MOF-derived CoN/N-C@SiO2 yolk-shell nanoreactor with dual active sites for highly efficient catalytic advanced oxidation processes-dataset

we report a facile route to synthesize a highly efficient and recyclable yolk-shell CoN/N-C@SiO2 nanoreactor with dual active sites by the direct nitridation of MOF@SiO2 precursor. The CoN yolks (∼50–70 nm) as active sites were encapsulated by the hydrophilic SiO2 shells (∼30 nm), and some small dots (∼5–10 nm) was sandwiched between void spaces. In-situ formation of N-doped carbon layer not only served as active sites but also improved electron transfer. The yolk-shell nanoreactors were applied for catalytic tetracycline (TC) degradation by activation of peroxymonosulfate (PMS), and in the optimal case, it degraded >∼95% TC within 30 min in a wide pH value range of 2.02–9.94. The quenching experiments and EPR measurements further revealed that synergistic effect of the radicals and nonradical in PMS activation, O2−, OH, SO4− and 1O2 were involved in TC degradation.

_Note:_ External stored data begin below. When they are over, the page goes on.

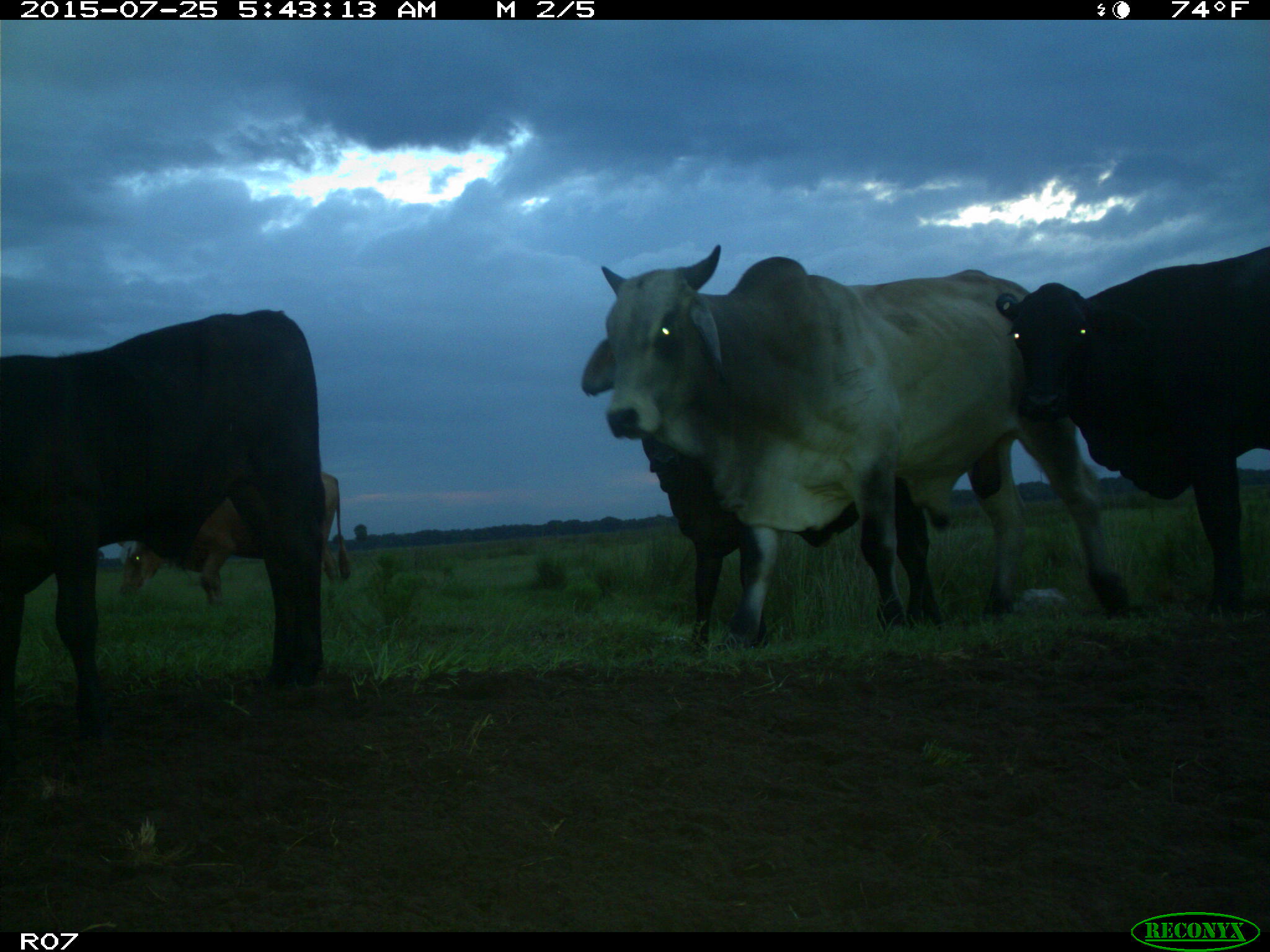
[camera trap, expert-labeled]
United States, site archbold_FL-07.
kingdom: Animalia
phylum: Chordata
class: Mammalia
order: Artiodactyla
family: Bovidae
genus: Bos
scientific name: Bos taurus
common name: domestic cow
Bos taurus (domestic cow).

The improved catalytic performances could be ascribed to the following two aspects: (1) the hydrophilic SiO2 shell and the microenvironment formed by the yolk-shell structure not only enhance catalytic stability but also provide driving force to improve reaction rate (structural modulation); (2) CoN core and N doped carbon layer as dual active sites can achieve the synergistic effect of radicals and non-radicals in PMS activation (composition modulation). Moreover, possible degradation pathways of TC were proposed through the identification of intermediates using LC–MS/MS techniques.